NASA launched the project, called THEMIS (Time History of Events and Macroscale Interactions in Substorms), in February 2007.
Space substorms happen as often as every few days, Fox said. In addition to causing the northern lights to dance, they can disrupt satellites, pose a danger to astronauts and even interfere with power lines on earth. Understanding the causes of substorms will also help scientists understand even larger, rarer magnetic storms that are more likely to cause those problems, she said.
“Just like the meteorologists who study tornadoes to understand more intense storms, so we want to study substorms to understand bigger storms,” said Vassilis Angelopoulos, THEMIS principal investigator.
The earth is surrounded by magnetic field lines that stretch from the north to the south poles, like a giant bar magnet. But charged particles from the sun — called the solar wind — distort that magnetic field, pulling it into a long tail called the “magnetotail.”

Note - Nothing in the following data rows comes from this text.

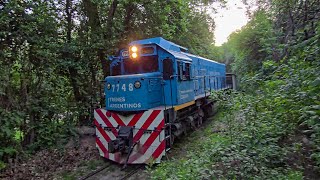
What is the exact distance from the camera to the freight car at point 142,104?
22.4 feet

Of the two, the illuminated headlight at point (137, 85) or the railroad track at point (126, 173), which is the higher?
the illuminated headlight at point (137, 85)

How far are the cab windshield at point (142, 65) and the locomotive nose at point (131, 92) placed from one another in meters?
0.51

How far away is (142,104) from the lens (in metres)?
6.90

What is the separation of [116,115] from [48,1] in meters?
4.49

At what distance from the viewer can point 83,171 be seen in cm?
661

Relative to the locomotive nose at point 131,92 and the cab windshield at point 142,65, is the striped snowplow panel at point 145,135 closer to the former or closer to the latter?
the locomotive nose at point 131,92

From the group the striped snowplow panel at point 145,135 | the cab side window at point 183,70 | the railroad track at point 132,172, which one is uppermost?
the cab side window at point 183,70

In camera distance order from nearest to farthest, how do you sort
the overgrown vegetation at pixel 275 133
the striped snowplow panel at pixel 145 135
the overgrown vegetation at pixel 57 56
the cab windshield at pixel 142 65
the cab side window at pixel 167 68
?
the overgrown vegetation at pixel 275 133, the striped snowplow panel at pixel 145 135, the overgrown vegetation at pixel 57 56, the cab side window at pixel 167 68, the cab windshield at pixel 142 65

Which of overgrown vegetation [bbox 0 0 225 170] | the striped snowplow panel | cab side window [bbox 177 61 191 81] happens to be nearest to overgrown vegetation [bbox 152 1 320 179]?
the striped snowplow panel

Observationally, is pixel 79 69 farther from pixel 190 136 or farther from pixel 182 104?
pixel 190 136

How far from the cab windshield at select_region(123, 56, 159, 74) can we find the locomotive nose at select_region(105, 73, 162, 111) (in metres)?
0.51

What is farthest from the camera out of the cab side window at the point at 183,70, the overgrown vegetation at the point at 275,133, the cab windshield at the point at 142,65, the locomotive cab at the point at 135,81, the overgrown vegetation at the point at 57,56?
the cab side window at the point at 183,70

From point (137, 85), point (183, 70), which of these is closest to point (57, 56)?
point (137, 85)

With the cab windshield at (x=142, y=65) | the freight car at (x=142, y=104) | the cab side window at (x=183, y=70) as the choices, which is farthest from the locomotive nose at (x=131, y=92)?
the cab side window at (x=183, y=70)
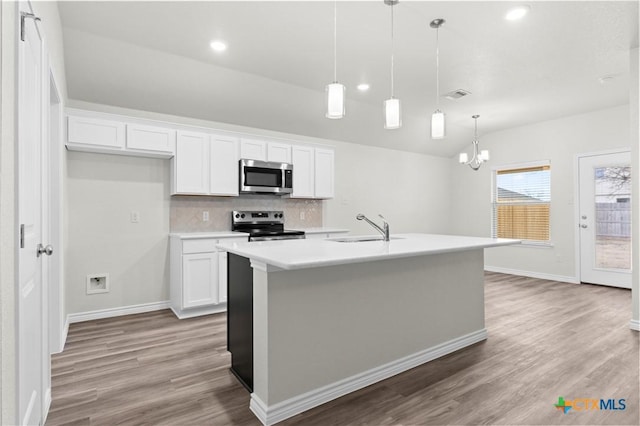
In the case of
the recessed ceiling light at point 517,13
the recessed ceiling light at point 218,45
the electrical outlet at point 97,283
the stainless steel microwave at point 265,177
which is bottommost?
the electrical outlet at point 97,283

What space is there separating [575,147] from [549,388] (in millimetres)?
4695

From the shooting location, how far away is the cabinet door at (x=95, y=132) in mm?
3443

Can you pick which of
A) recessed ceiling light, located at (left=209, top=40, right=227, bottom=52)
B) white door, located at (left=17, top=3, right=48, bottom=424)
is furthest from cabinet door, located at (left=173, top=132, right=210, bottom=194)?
white door, located at (left=17, top=3, right=48, bottom=424)

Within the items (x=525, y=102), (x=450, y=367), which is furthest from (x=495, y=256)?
(x=450, y=367)

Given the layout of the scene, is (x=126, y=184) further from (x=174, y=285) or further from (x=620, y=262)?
(x=620, y=262)

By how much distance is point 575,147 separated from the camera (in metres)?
5.53

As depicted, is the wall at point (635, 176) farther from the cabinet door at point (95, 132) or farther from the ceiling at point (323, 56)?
the cabinet door at point (95, 132)

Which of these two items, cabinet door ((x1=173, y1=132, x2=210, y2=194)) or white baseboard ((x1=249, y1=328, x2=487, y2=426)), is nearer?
white baseboard ((x1=249, y1=328, x2=487, y2=426))

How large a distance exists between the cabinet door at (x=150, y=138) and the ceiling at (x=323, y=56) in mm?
387

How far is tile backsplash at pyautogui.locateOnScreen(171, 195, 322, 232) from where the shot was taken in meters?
4.33

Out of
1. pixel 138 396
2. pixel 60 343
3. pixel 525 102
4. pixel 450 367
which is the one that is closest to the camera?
pixel 138 396

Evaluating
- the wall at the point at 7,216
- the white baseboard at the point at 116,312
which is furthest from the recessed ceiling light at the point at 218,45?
the white baseboard at the point at 116,312

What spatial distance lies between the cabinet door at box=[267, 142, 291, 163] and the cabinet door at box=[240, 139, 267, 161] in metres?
0.07

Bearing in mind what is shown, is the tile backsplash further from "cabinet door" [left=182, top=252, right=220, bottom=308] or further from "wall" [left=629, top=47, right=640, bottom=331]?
"wall" [left=629, top=47, right=640, bottom=331]
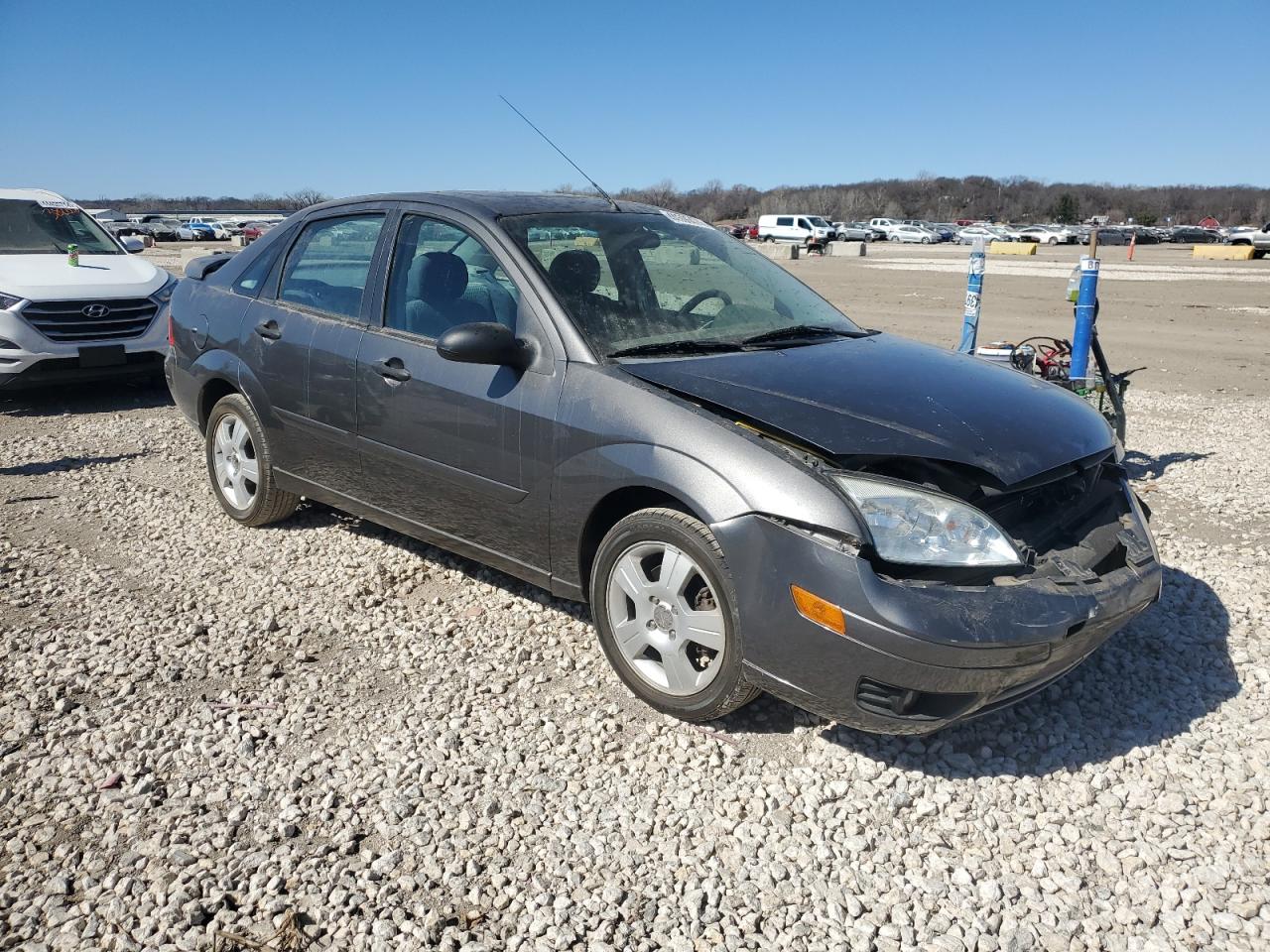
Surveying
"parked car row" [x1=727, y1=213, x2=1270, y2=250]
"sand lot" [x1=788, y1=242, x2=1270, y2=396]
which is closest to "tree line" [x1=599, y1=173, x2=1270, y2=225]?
"parked car row" [x1=727, y1=213, x2=1270, y2=250]

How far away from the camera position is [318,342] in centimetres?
470

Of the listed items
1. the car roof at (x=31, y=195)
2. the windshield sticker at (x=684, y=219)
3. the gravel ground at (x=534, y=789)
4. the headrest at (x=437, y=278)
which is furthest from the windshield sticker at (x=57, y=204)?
the windshield sticker at (x=684, y=219)

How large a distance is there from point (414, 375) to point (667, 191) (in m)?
85.1

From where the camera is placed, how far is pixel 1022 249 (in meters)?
47.0

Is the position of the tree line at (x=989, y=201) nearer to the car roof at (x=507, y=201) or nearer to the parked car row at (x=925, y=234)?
the parked car row at (x=925, y=234)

The magnetic field lines from the north and the south poles stretch out and out, until finally, at the point about one third of the way to the moon’s orbit, they snap back together and send charged particles flying back towards the earth.
However, scientists weren’t sure whether this “reconnection point” snap triggered the substorms, or whether it was another event, called current disruption, which is a kind of large-scale “short circuit” of currents of charged particles that flow closer to the earth — about one-sixth of the distance to the moon’s orbit.

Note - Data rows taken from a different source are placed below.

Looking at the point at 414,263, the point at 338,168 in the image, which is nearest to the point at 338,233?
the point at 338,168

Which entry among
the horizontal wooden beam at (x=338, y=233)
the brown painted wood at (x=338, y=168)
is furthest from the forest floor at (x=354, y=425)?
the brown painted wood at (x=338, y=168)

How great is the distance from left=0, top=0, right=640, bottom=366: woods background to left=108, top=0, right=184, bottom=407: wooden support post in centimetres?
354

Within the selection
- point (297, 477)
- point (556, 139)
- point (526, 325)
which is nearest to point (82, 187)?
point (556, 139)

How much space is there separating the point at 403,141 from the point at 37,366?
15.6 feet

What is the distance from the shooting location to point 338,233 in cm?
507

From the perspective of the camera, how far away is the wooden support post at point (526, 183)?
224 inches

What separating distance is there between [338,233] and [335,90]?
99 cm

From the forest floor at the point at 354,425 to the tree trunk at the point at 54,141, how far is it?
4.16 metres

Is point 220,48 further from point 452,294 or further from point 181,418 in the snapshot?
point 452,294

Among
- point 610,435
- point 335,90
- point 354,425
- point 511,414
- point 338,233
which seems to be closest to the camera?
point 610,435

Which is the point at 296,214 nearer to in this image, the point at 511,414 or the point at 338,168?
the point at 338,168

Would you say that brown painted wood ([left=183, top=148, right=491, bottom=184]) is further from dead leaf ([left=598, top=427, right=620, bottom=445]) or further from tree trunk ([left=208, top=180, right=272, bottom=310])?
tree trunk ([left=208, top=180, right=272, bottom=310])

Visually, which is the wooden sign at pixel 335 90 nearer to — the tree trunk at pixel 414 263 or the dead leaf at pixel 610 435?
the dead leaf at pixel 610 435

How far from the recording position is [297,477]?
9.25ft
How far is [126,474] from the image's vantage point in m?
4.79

To find out which of these theories was right, NASA launched five washing machine-size satellites that orbit the earth at different distances. The satellites lined up once every four days, and when scientists were lucky, a substorm occurred while the orbiters were lined up. Sensors on board the satellites recorded electric and magnetic field strength, as well as the charged particle flow.

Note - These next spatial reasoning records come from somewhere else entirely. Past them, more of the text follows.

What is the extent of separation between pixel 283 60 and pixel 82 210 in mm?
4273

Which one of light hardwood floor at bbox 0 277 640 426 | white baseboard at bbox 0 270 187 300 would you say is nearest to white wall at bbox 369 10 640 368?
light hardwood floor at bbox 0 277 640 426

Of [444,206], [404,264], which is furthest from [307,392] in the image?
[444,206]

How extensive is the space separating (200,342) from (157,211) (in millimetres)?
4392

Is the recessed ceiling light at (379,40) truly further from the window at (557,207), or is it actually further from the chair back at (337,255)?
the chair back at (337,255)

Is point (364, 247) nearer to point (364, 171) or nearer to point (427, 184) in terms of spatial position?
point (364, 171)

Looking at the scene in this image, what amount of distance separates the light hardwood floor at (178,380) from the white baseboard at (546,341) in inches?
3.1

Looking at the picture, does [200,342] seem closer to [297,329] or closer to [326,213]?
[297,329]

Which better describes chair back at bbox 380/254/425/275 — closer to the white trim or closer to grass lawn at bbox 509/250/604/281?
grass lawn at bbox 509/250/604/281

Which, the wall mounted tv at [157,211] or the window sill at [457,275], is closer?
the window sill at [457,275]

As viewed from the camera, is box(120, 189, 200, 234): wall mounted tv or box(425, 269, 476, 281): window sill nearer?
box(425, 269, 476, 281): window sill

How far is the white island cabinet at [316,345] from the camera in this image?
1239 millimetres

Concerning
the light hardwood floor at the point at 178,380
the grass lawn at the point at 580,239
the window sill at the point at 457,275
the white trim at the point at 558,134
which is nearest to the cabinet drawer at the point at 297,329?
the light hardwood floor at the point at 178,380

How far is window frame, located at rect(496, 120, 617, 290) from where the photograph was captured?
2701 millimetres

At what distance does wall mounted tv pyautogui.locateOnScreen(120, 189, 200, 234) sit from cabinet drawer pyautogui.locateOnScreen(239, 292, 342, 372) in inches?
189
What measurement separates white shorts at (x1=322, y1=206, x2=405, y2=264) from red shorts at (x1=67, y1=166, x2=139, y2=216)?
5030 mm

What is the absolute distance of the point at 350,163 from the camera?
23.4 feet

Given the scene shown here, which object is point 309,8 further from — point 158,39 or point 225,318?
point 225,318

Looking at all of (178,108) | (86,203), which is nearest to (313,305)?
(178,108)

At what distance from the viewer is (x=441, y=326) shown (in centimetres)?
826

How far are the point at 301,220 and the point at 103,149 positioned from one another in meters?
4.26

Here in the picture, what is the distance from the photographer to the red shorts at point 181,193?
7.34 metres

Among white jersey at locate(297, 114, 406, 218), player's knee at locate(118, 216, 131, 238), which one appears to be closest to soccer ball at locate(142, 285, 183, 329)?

Using those observations, along with data from ground-based observatories on earth, Angelopoulos and his colleagues figured out that the substorm disturbances begin farther out, at the point where the magnetic fields reconnected, and not at the current disruption location.
Their paper, which was published online this week in the journal Science, analyzed a particular substorm that took place Feb. 26.
The substorm was a good one, says study co-author Stephen Mende, because the satellites were lined up just right — in the “sweet spot” between the northern and southern magnetic field lines, called the neutral sheet, where they could best measure the charged particle flow.
The researchers still have much more work to do, Angelopoulos said; they plan to continue their observations for another year.
For one thing, they want to know what causes reconnection in the first place. Also, one of their observations surprised them — the aurora began only minutes after the reconnection, and before the current disruption. Both of the suggested theories had predicted that the current disruption would come before the aurora.
“This defies both our former models,” Angelopoulos says.
And finally, not every researcher is convinced yet that the debate has been decided. Tony Lui, another THEMIS researcher, says that there were other small electromagnetic disturbances picked up by the satellite near the reconnection point in the hour before the one that this study’s authors believe signaled the beginning of substorm. He thinks that researchers should be looking instead for larger disturbances.
“There were other disturbances [...] they look identical in terms of fluctuations — so how can you pick the one?” he says.
Angelopoulos says that the skepticism is natural: “I wouldn’t expect any different from the THEMIS team and the community, this is the nature of scientific discourse.”
He said that although there were other small disturbances before the onset of the substorm, the correlations between the measurements from the different satellites support the conclusion that the substorm started with one particular disturbance at the reconnection point.
Researchers expect to collect dozens more events in the next year, he added, to figure out whether different types of substorms exist under different solar wind conditions.